There are many misconceptions about hormone replacement for women. If you consulted five different doctors for treatment of menopause you would probably receive five different hormone plans. I often consult with women who have been to other doctors for hormones and are not happy with their results.
One of the most common misconceptions I see is the oversight of the importance of testosterone (T) for women.
Myth #1 Testosterone causes hair loss
Approximately one third of women experience hair loss and thinning with aging, also suffer T decline. Research studies have shown that two thirds of women treated with subcutaneous T implants (pellets) have scalp hair re-growth on therapy. Women who did not re-grow hair on T were more likely to be hypo or hyperthyroid, iron deficient or have elevated body mass index. In addition, none of 285 patients treated for up to 56 months with subcutaneous T therapy complained of hair loss, despite pharmacologic serum T.

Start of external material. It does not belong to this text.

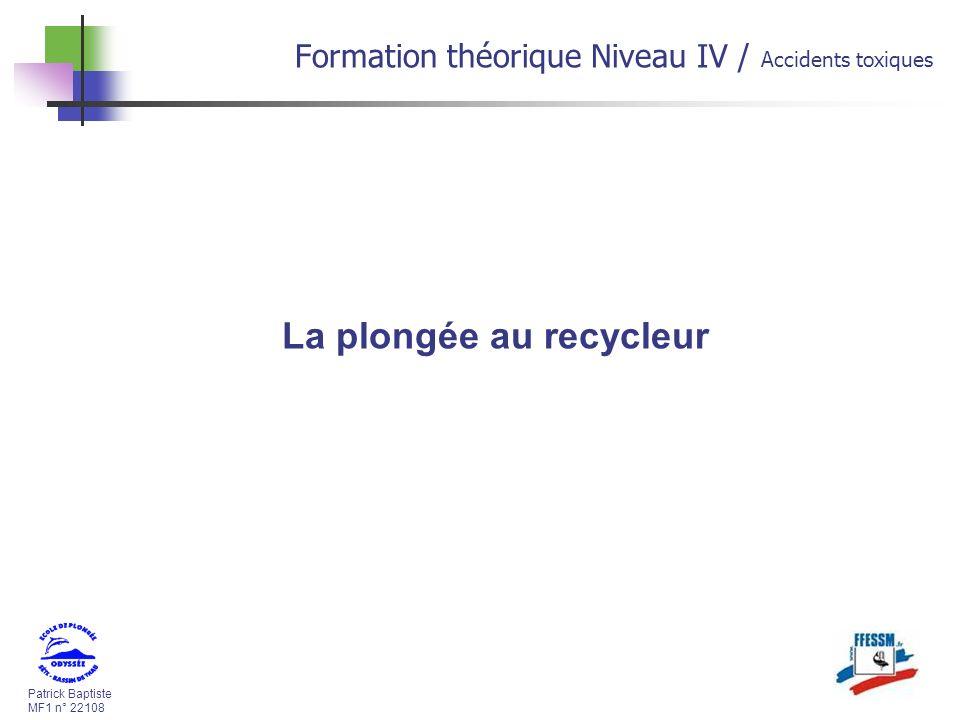 Patrick Baptiste MF1 n° 22108 Formation théorique Niveau IV / Accidents toxiques La plongée au recycleur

There is no evidence that T or T therapy is a cause of hair loss in either men or women. Although men do have higher T levels than women, and men are more likely to have hair loss with age, it is unreasonable to assume that T, an anabolic hormone, causes hair loss.
Hair loss is a complicated, multifactorial, genetically determined process that is poorly understood.
Myth #2 Testosterone causes aggressiveness
Although anabolic steroids can increase aggression and rage, this does not occur with T therapy.
In women, studies have reported that subcutaneous T therapy decreased aggression, irritability and anxiety in over 90% of patients treated for symptoms of androgen deficiency. This is not a new finding: androgen therapy has been used to treat PMS for over 60 years. Testosterone therapy decreases anxiety, irritability and aggression.
Myth #3 Testosterone is dangerous in breast cancer
Testosterone is breast protective and does not increase the risk of breast cancer. As early as 1937 it was recognized that breast cancer was an estrogen sensitive cancer and that T is ‘antagonistic’ to estrogen and could be used to treat breast cancer as well as other estrogen-sensitive diseases including breast pain, chronic mastitis, endometriosis, uterine fibroids and dysfunctional uterine bleeding.
Clinical trials in primates and humans have confirmed that T has a beneficial effect on breast tissue by decreasing breast proliferation and preventing stimulation from Estradiol.
Myth #4 Testosterone causes heart disease
There is overwhelming biological and clinical evidence that T is cardiac protective. T has a beneficial effect on lean body mass, glucose metabolism and lipid profiles in men and women; and has been successfully used to treat and prevent cardiovascular disease and diabetes.
T acts as a vasodilator in both sexes, has immune-modulating properties that inhibit plaque formation, and has a beneficial effect on cardiac muscle, helping it contract more strongly. Low T in men is associated with an increased risk of heart disease and mortality from all causes. In addition, low T is an independent predictor of reduced exercise capacity and poor clinical outcomes in patients with heart failure.
Similar to men, T supplementation has been shown to improve functional capacity, insulin resistance and muscle strength in women with congestive heart failure. Testosterone is a diuretic. However, T can aromatize to Estradiol, which can have adverse effects including edema, fluid retention, anxiety, and weight gain. Medications, including statins and anti-hypertensives, increase aromatase activity and elevate Estradiol, indirectly causing side effects from T therapy.
Myth #5 Testosterone is a “male” hormone
Men do have higher circulating levels of T than women; however, quantitatively, T is the most abundant active sex steroid in women throughout the female lifespan. Despite any clear rationale, estrogen was assumed to be the hormone of ‘replacement therapy’ in women. However, as early as 1937, T was reported to effectively treat symptoms of the menopause.
Despite many recent publications, T’s role in sexual function and libido is only a small fraction of the physiologic effect of T in women.
Testosterone and the pro-androgens decline gradually with aging in both sexes. Pre and post-menopausal women, and aging men, may experience symptoms of androgen deficiency including dysphoric mood (anxiety, irritability, depression), lack of wellbeing, physical fatigue, bone loss, muscle loss, changes in cognition, memory loss, insomnia, hot flashes, rheumatoid complaints, pain, breast pain, urinary complaints, incontinence as well as sexual dysfunction.
Testosterone receptors are located throughout the body in both sexes. to assume that androgen deficiency does not exist in women, or that T therapy should not be considered in women, is unscientific and implausible.
Testosterone is essential for women’s physical and mental health and wellbeing!